Greg Reichow, vice-president of production, says the company is actively hiring veterans because they’ve found them to be outstanding employees who support Tesla’s sense of mission. “At Tesla, we’re not just building cars. We’re trying to transform transportation,” Reichow said. “[Veterans] know how to lead teams, focus teams and function on teams, and they have incredible integrity and discipline.”
Tesla is not only aggressively recruiting veterans for their workforce, they’re also committed to sustaining a company culture where veterans feel supported and understood. At monthly veteran meetings, all participants are encouraged to share ideas on how to improve internal programs; and Veterans Day is a companywide paid holiday. Tesla is also supportive of deployments, holding positions for employees for years while they are in the field – and working actively to make the transition back to company seamless.

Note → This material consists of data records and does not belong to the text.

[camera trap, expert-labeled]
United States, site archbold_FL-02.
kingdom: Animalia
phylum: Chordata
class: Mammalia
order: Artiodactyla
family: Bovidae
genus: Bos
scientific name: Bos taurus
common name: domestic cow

While many employers have made commitments to hiring veterans, that’s often insufficient: many veterans can feel isolated in civilian jobs, or secure positions without clear opportunities for advancement. Having veteran clubs within an organization makes a noticeable impact on helping veterans feel truly supported and appreciated.
“‘A corporate hiring commitment is often not enough,’ said Colleen Corliss, a spokeswoman for Swords to Plowshares, a San Francisco-based group that helps veterans break through the cultural, educational, psychological and economic barriers they often face in their transition back to the civilian world. ‘Tesla has really made an effort to forge relationships among veterans, and it really makes a difference. Younger veterans are interested in long-term careers with technical skills, and knowing that there is a veteran community within a company goes a long way toward retention.'”
“Hiring veterans is not just the right thing to do. It’s the smart thing to do,” said Bryan Goettel, director of communications for Hiring Our Heroes, a program of the U.S. Chamber of Commerce Foundation. “Veterans make great employees; they bring so many skills that help a company thrive.”